What is simply called Beijing's Underground City is a vast system of bomb shelters beneath the ancient capital's downtown area. Built during the 1970s by more than 300,000 local citizens and even school children, it has 30 kilometers of passages and covers an area of 85 square kilometers. The shelters are eight to eighteen meters below the surface. The 1,000 anti-air raid structures are big enough to house 40% of the capital's population. The Underground City has also been called the Underground Great Wall, since they had the same purpose: military defense.

This complex is a relic of the Sino-Soviet border conflict in 1969 over Zhenbao Island in northeast China’s Heilongjiang River, a time when chairman Mao Zedong ordered the construction of subterranean bomb shelters in case of nuclear attack. It includes around a thousand anti-air raid structures. To supply construction materials for the complex, centuries-old city walls and towers that once circled ancient Beijing were pulled down. The old city gates of Xizhimen, Fuchengmen, Chongwenmen and others remain in name only – only two embrasured watchtowers from Zhengyangmen and Deshengmen survived.

In the event of attack, the plan was to house forty percent of the capital’s population underground and for the remainder to move to neighboring hills, and it was said that every residence once had a secret trapdoor nearby leading to the tunnels.

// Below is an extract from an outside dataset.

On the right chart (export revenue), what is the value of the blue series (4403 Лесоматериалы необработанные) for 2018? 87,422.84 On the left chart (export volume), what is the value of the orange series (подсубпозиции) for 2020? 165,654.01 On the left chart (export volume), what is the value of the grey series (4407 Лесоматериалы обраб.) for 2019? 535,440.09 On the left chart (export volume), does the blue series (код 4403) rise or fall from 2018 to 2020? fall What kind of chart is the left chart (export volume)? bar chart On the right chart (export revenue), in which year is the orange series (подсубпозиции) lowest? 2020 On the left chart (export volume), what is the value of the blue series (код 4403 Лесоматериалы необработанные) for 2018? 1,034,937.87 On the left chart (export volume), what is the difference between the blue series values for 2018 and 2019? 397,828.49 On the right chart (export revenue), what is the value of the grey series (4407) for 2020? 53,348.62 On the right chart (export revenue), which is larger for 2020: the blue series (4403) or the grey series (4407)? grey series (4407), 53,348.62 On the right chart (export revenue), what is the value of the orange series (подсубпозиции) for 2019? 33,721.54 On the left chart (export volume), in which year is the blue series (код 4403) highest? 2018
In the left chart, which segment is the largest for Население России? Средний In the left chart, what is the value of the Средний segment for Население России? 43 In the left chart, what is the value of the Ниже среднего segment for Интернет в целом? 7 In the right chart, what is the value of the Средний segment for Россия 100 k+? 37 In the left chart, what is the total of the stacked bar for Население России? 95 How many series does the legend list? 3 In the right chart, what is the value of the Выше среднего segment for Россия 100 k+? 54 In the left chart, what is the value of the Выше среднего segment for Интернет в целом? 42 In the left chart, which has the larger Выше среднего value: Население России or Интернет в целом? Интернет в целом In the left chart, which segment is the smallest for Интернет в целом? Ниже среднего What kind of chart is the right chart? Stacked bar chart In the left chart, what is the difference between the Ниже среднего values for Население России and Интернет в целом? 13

There is no authoritative information on how far the mostly hand-dug tunnels stretch, but they supposedly link all areas of central Beijing, from Xidan and Xuanwumen to Qianmen and Chongwen districts, to as far as the Western Hills.

They were equipped with facilities such as stores, restaurants, clinics, schools, theaters, reading rooms, factories, a roller skating rink, a grain and oil warehouse as well as barber shops and a mushroom cultivation farm, for growing foods that require little light. Over 2,300 elaborate ventilation shafts were installed, and gas and waterproof hatches constructed to protect occupants from chemical attack and radioactive fallout. There are also more than 70 sites inside the tunnels to dig wells.

The underground city was thankfully never needed for its intended purpose, but it was maintained by city officials. Water conservancy authorities checked it every year during rainy season, and it was included in anti-vermin sweeps. The tunnels have since been used by young lovers, and by children daring each other to remain in the darkness longer than their friends. But they were largely shut off for safety reasons. On busy streets, some shelters are now used as low priced hostels, while others have been transformed into shopping and business centers, or even theaters.

Despite having so many entrances, foreign visitors usually saw only a small approved section accessed via a small shop front in Qianmen, south of Tiananmen. Tour groups could enter free of charge without prior permission, while individual tourists were charged 20 yuan (US$2.40). One location for seeing the Underground City was 62 West Damochang Street, Qianmen. Apparently, there is another site in Beijing Qianmen Carpet Factory at 44 Xingfu Dajie, Chongwen District, and a lesser known one at 18 Dazhalan Jie in Qianmen.